There was the bullet of Julia López and Carla Tejedo to close the morning in a draw, but the coin fell tails. Spain paid a high price for its lack of finesse in the early holes – it quickly went down -, and although it recovered with good putts (Julia got what was denied to her yesterday), in the first tiebreak hole Paula Schultz-Hanssen and Charlotte Back put the 2-0. Critical situation.
Andrea and Paula made the Spanish team dream
Captain Adriana Zwanck and coach Sergio de Céspedes arranged for the first individual match to Paula Martín, extraordinary in the knockout phase. But that was not the duel that closed the shutters earlier; that privilege was run by Andrea Revuelta, who ran over Chiara Horder with big hits and millimetric putts.
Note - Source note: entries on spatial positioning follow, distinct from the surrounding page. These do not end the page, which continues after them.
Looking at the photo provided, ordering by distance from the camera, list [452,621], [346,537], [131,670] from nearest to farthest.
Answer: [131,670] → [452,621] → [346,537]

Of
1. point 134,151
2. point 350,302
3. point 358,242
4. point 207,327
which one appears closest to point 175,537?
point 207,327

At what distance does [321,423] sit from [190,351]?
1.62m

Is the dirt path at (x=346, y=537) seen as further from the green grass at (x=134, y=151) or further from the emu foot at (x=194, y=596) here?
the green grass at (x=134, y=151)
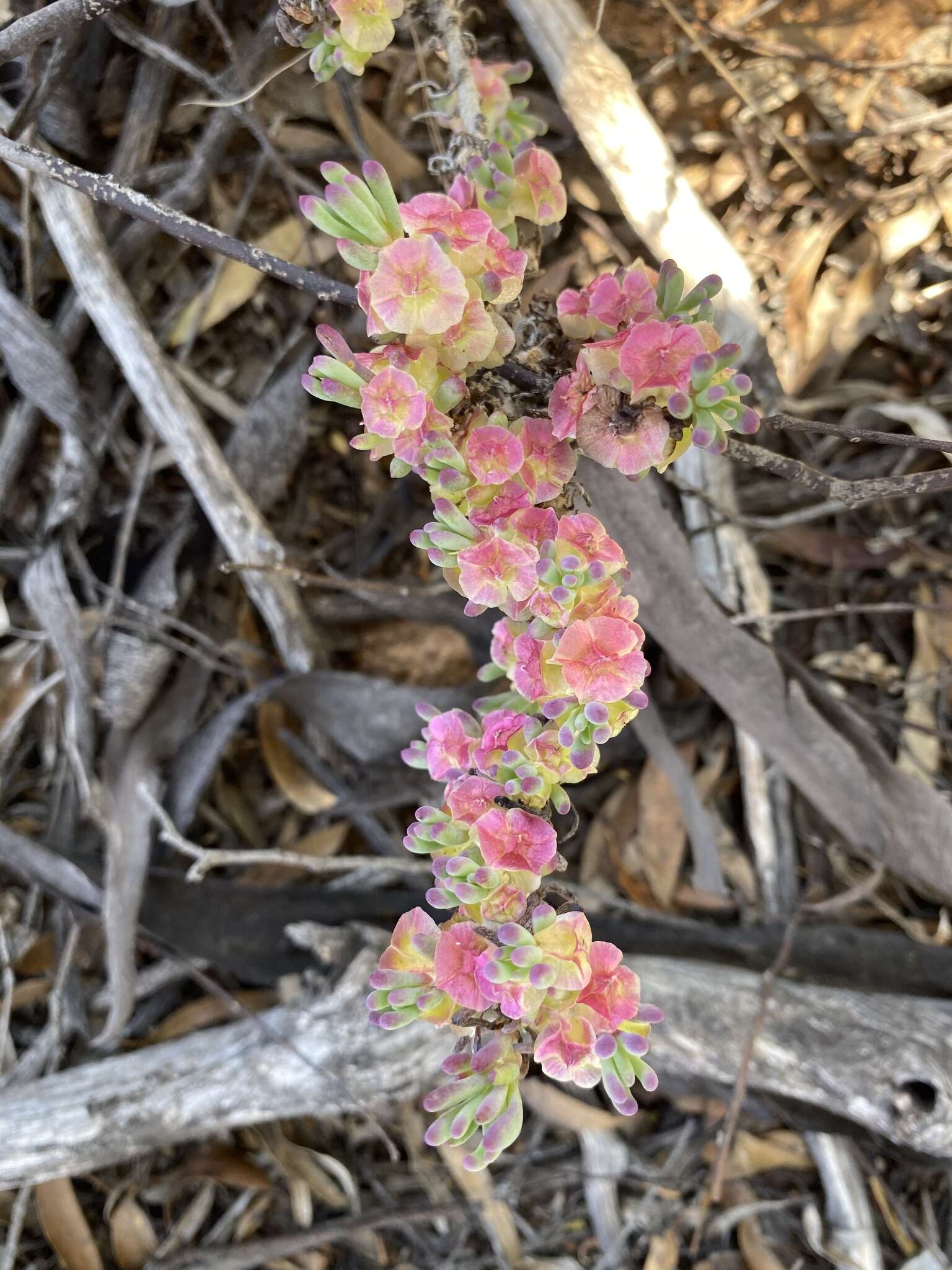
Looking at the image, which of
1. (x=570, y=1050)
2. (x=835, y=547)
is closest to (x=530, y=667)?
(x=570, y=1050)

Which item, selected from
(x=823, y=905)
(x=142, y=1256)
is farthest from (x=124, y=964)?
(x=823, y=905)

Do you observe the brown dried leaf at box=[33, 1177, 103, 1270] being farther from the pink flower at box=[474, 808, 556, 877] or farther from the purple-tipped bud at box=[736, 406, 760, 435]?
the purple-tipped bud at box=[736, 406, 760, 435]

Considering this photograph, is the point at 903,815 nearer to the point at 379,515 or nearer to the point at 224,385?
the point at 379,515

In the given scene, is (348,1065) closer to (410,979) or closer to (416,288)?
(410,979)

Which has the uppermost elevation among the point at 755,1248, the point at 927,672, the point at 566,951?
the point at 566,951

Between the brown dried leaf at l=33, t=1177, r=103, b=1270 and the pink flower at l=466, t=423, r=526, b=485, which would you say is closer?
the pink flower at l=466, t=423, r=526, b=485

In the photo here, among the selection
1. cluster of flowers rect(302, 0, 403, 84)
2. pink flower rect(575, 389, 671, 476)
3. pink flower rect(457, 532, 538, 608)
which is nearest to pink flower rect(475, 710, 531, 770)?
pink flower rect(457, 532, 538, 608)

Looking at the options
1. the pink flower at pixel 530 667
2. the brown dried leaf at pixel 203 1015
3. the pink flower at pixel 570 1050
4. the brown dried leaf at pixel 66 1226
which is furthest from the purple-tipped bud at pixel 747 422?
the brown dried leaf at pixel 66 1226
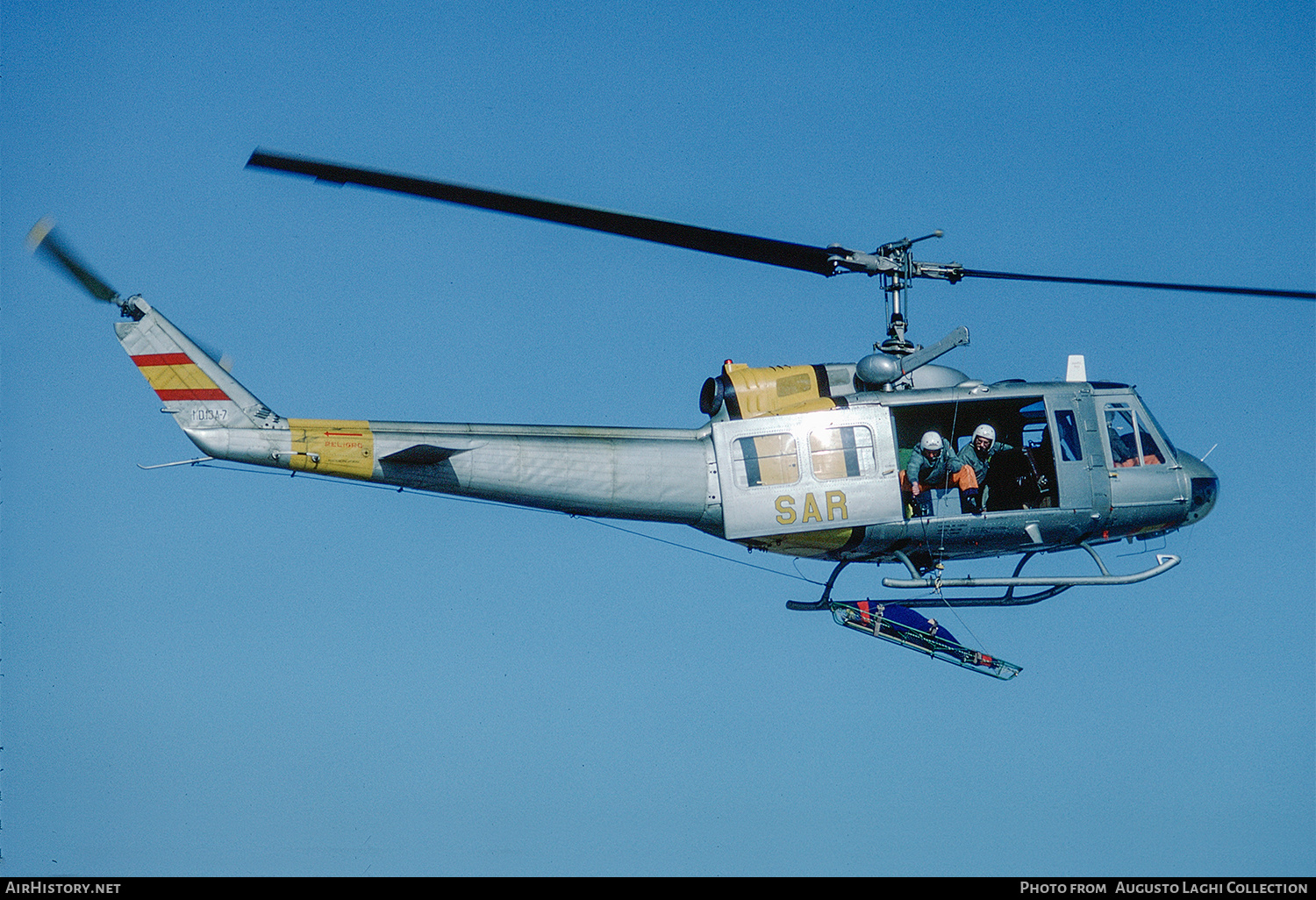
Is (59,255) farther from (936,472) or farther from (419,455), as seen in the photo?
(936,472)

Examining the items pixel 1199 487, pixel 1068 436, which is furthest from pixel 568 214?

The Madrid woman won her match with a tremendous ‘stride’ at 14 and ran to carry the bag to her friend Paula Martín, with whom she will share classroom and training at Stanford in a few weeks. Christin Eisenbeiss, very playful, came back a 3up from the Spaniard between 13 and 15 and only gave up at 18. Two all in the score and three matches to play.
In this type of confrontations, in which the actresses are golfers located around the Top 100 worldwide with many shots given, the details usually weigh a lot. Thus, by details, the match between Carla Bernat and Charlotte Back was decided. The German took her moment at 17 to take a point that always seemed to have the Castellon woman as owner.
Julia López also enjoyed small advantages throughout her round, but Paula Schulz-Hanssen played the 18 with extreme quality, leaving the birdie made with an exquisite shot from the antegreen. End of the film. To add insult to injury, Helen Briem, when everything was already lost, deprived Carla Tejedo of the honour of winning one of the imminent figures of world golf with a five-meter putt. It was clear that today was not the day.